As seeds and rootstock in the soil sprang up and spread, the field began to look a bit like a grassy prairie. There were some food sources and cover for rabbits and small animals like field mice and voles. They in turn fed predators like great horned owls, red-tailed hawks, and foxes. Seed-eating and insect-loving birds could feed and nest. In early spring, a visitor might be lucky enough to witness a mating American woodcock rise explosively into the dusk.
That early resemblance to a prairie was deceiving though. Too much of the vegetation was non-native (teasel, for example), offering too little support for native birds, insects, and small animals. In no time, the field began to fill up with honey locust, hawthorn, and black walnut seedlings (native, but unwelcome outside the adjacent woods). Multiflora rose and Asian bush honeysuckle invaded. Clearly, if The Quarry Farm was to have the prairie habitat we envisioned, management would be necessary.

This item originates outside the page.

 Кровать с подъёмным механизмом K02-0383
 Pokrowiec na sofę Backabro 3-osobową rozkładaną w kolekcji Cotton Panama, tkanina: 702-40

Recent years have been a learning process. We’ve tried to find the most efficient, least harmful ways to squelch invasives and non-natives so that we can eventually claim a true prairie habitat with a balanced ecosystem. Consultants have shared their expertise. Wonderful volunteers and skilled hirees have hacked, dug, and bulldozed trees; cleared ground and spread seeds of native prairie plants; and mowed spent growth to encourage the spread of native grasses and wildflowers. The search for best management practices goes on.
We know the work of developing and maintaining a distinct prairie habitat may never be done, but we’ll have the joy of providing the creatures that find a home there the best chance to thrive. And we can share it with visitors like you.